[Provided text]

# Stockton Fringe Festival



## Delores (Feb 21, 2010)

We're just booked into the CC Whitewater site in Stockton for the festival from 29th July to 1st August - anyone else going to be there? 

Free comedy & music for a few days - sounds like fun!


----------



## camallison (Jul 15, 2009)

That's my favourite site when visiting rellies - Asda to the rear of the site and Morrisons as you approach it off the A19/A66. The pub also does great food and beer too. Fuel also cheap at both stores.

Colin


----------



## suedew (May 10, 2005)

Ah Memories this is where we spent our first 2 nights in the escape, late november cold and damp, it was great.
Nice site.
Don't forget to fill up with water BEFORE pitching up and try not to pitch on an occupied pitch   :lol: 
Sue n John


----------



## Delores (Feb 21, 2010)

Thanks for that - good to know it's a decent site. It marks the start of a 6 week hols for us and the first time in Stockton - so really looking forward to it!


----------



## quickgetaway (Jun 13, 2006)

Hi,
Love the Stockton site, we spend each Christmas and New Year there, hardstanding can be in short supply (unless you have booked a "Super Pitch"). There is a "nature reserve" created from post industrial wasteland next to the site - good for dogs, unfortunately the White Water Canoe course is undergoing reconstruction ready to be a training ground for the Olympics, it is a nice walk around it. About a 30 minute walk into Stockton along the river. Great views of the A19 flyover (serious!) I walk the dogs down there and stand under it and listed to the traffic! (I know a bit weird - but the right distance for the dogs!), handy for shopping - Teesside Retail Park is on the way in, easy walk to Stockton, and I guess Middlesbrough is about 3 miles away. You can see the Cleveland hills in the distance and they are not far for a visit.
John


----------



## dodger148 (May 9, 2005)

You are not staying there long enough - much more to see and do - its in a good location. eg: the following w/e the Tall Ships are in Hartlepool, just a spit and a throw from the site


----------

[/Provided text]

* **Required work**: Say whether each of the following statements agrees with the Stockton Fringe Festival thread above, giving yes or no and quoting the exact words of the thread that settle it. (a) One of the supermarkets near the campsite is located behind it. (b) Walking from the site into Stockton along the river takes about an hour. (c) The festival trip will be Delores's first time in Stockton.

[Material provided]

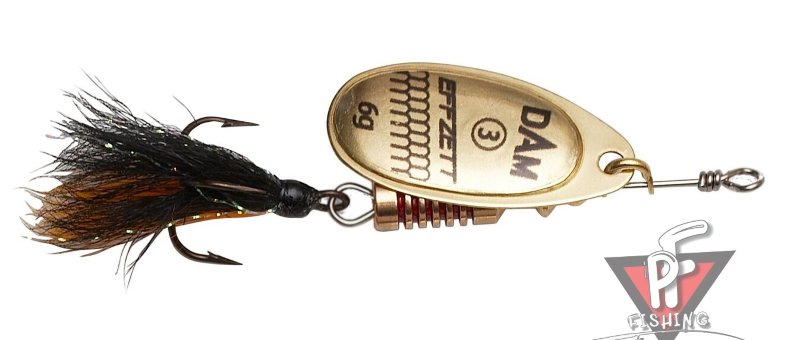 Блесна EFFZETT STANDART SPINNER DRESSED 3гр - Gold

[/Material provided]
[Material provided]

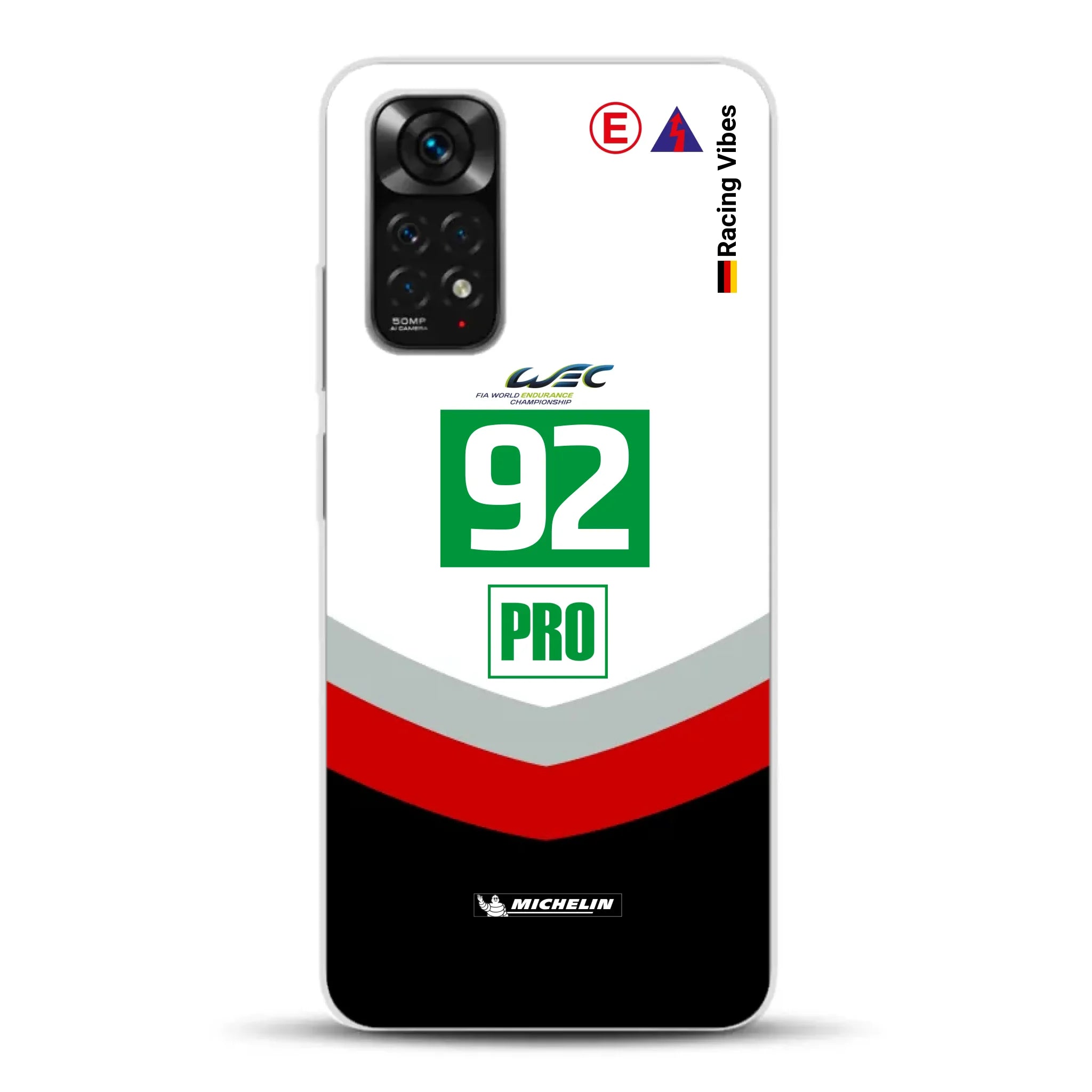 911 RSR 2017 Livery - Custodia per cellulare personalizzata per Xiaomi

[/Material provided]

* **Problem solution**:
(a) Yes: "Asda to the rear of the site"
(b) No: "About a 30 minute walk into Stockton along the river."
(c) Yes: "the first time in Stockton"